Scraped caption text data:
◇ ◇ ◇ ◇ ◇ ◇ ◇

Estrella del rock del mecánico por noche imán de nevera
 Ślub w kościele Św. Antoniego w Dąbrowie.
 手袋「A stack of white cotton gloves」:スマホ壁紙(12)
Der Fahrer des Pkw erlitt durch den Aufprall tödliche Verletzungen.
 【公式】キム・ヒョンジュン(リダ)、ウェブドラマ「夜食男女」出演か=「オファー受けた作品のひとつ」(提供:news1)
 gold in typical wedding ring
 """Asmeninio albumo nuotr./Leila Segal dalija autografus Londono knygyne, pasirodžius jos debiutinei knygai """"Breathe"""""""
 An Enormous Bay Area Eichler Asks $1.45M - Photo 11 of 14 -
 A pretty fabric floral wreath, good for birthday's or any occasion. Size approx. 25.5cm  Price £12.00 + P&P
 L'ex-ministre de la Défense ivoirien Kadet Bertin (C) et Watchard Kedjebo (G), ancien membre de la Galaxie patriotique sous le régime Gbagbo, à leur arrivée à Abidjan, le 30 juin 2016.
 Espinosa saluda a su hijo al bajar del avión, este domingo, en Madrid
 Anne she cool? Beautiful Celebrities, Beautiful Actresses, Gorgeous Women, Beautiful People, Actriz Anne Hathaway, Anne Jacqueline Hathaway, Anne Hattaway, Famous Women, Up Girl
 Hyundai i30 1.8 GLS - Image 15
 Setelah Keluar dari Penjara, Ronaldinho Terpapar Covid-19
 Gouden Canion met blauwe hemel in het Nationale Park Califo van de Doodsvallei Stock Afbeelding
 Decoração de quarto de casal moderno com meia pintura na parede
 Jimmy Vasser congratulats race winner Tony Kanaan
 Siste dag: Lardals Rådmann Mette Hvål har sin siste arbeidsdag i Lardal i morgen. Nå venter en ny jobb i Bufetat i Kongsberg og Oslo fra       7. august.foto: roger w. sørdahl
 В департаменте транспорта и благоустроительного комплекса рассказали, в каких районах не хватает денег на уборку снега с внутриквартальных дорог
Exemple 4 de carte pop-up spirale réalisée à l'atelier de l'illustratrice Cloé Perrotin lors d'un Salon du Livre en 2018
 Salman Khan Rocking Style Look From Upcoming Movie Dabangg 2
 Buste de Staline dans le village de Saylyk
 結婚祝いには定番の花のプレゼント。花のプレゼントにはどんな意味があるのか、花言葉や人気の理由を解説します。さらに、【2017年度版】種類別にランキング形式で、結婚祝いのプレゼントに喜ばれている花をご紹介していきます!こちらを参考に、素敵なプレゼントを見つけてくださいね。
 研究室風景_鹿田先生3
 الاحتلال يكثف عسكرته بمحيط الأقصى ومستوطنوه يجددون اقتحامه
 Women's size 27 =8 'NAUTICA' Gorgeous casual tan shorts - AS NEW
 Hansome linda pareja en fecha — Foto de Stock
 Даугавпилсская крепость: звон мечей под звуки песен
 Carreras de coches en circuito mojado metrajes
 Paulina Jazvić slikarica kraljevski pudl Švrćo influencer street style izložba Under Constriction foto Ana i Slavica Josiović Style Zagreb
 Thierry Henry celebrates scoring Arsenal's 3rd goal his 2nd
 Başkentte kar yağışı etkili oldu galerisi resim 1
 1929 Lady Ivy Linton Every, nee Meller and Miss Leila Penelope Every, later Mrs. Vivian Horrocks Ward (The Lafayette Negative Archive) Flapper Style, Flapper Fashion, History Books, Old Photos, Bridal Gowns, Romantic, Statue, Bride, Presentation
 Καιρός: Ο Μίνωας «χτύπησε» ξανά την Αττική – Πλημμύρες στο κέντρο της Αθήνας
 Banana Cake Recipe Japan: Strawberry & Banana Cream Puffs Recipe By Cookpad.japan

◇ ◇ ◇ ◇ ◇ ◇ ◇

## BRIEF
Your output must be an exact copy of every entry.

## RESULT OF THIS EXERCISE
Estrella del rock del mecánico por noche imán de nevera
 Ślub w kościele Św. Antoniego w Dąbrowie.
 手袋「A stack of white cotton gloves」:スマホ壁紙(12)
Der Fahrer des Pkw erlitt durch den Aufprall tödliche Verletzungen.
 【公式】キム・ヒョンジュン(リダ)、ウェブドラマ「夜食男女」出演か=「オファー受けた作品のひとつ」(提供:news1)
 gold in typical wedding ring
 """Asmeninio albumo nuotr./Leila Segal dalija autografus Londono knygyne, pasirodžius jos debiutinei knygai """"Breathe"""""""
 An Enormous Bay Area Eichler Asks $1.45M - Photo 11 of 14 -
 A pretty fabric floral wreath, good for birthday's or any occasion. Size approx. 25.5cm  Price £12.00 + P&P
 L'ex-ministre de la Défense ivoirien Kadet Bertin (C) et Watchard Kedjebo (G), ancien membre de la Galaxie patriotique sous le régime Gbagbo, à leur arrivée à Abidjan, le 30 juin 2016.
 Espinosa saluda a su hijo al bajar del avión, este domingo, en Madrid
 Anne she cool? Beautiful Celebrities, Beautiful Actresses, Gorgeous Women, Beautiful People, Actriz Anne Hathaway, Anne Jacqueline Hathaway, Anne Hattaway, Famous Women, Up Girl
 Hyundai i30 1.8 GLS - Image 15
 Setelah Keluar dari Penjara, Ronaldinho Terpapar Covid-19
 Gouden Canion met blauwe hemel in het Nationale Park Califo van de Doodsvallei Stock Afbeelding
 Decoração de quarto de casal moderno com meia pintura na parede
 Jimmy Vasser congratulats race winner Tony Kanaan
 Siste dag: Lardals Rådmann Mette Hvål har sin siste arbeidsdag i Lardal i morgen. Nå venter en ny jobb i Bufetat i Kongsberg og Oslo fra       7. august.foto: roger w. sørdahl
 В департаменте транспорта и благоустроительного комплекса рассказали, в каких районах не хватает денег на уборку снега с внутриквартальных дорог
Exemple 4 de carte pop-up spirale réalisée à l'atelier de l'illustratrice Cloé Perrotin lors d'un Salon du Livre en 2018
 Salman Khan Rocking Style Look From Upcoming Movie Dabangg 2
 Buste de Staline dans le village de Saylyk
 結婚祝いには定番の花のプレゼント。花のプレゼントにはどんな意味があるのか、花言葉や人気の理由を解説します。さらに、【2017年度版】種類別にランキング形式で、結婚祝いのプレゼントに喜ばれている花をご紹介していきます!こちらを参考に、素敵なプレゼントを見つけてくださいね。
 研究室風景_鹿田先生3
 الاحتلال يكثف عسكرته بمحيط الأقصى ومستوطنوه يجددون اقتحامه
 Women's size 27 =8 'NAUTICA' Gorgeous casual tan shorts - AS NEW
 Hansome linda pareja en fecha — Foto de Stock
 Даугавпилсская крепость: звон мечей под звуки песен
 Carreras de coches en circuito mojado metrajes
 Paulina Jazvić slikarica kraljevski pudl Švrćo influencer street style izložba Under Constriction foto Ana i Slavica Josiović Style Zagreb
 Thierry Henry celebrates scoring Arsenal's 3rd goal his 2nd
 Başkentte kar yağışı etkili oldu galerisi resim 1
 1929 Lady Ivy Linton Every, nee Meller and Miss Leila Penelope Every, later Mrs. Vivian Horrocks Ward (The Lafayette Negative Archive) Flapper Style, Flapper Fashion, History Books, Old Photos, Bridal Gowns, Romantic, Statue, Bride, Presentation
 Καιρός: Ο Μίνωας «χτύπησε» ξανά την Αττική – Πλημμύρες στο κέντρο της Αθήνας
 Banana Cake Recipe Japan: Strawberry & Banana Cream Puffs Recipe By Cookpad.japan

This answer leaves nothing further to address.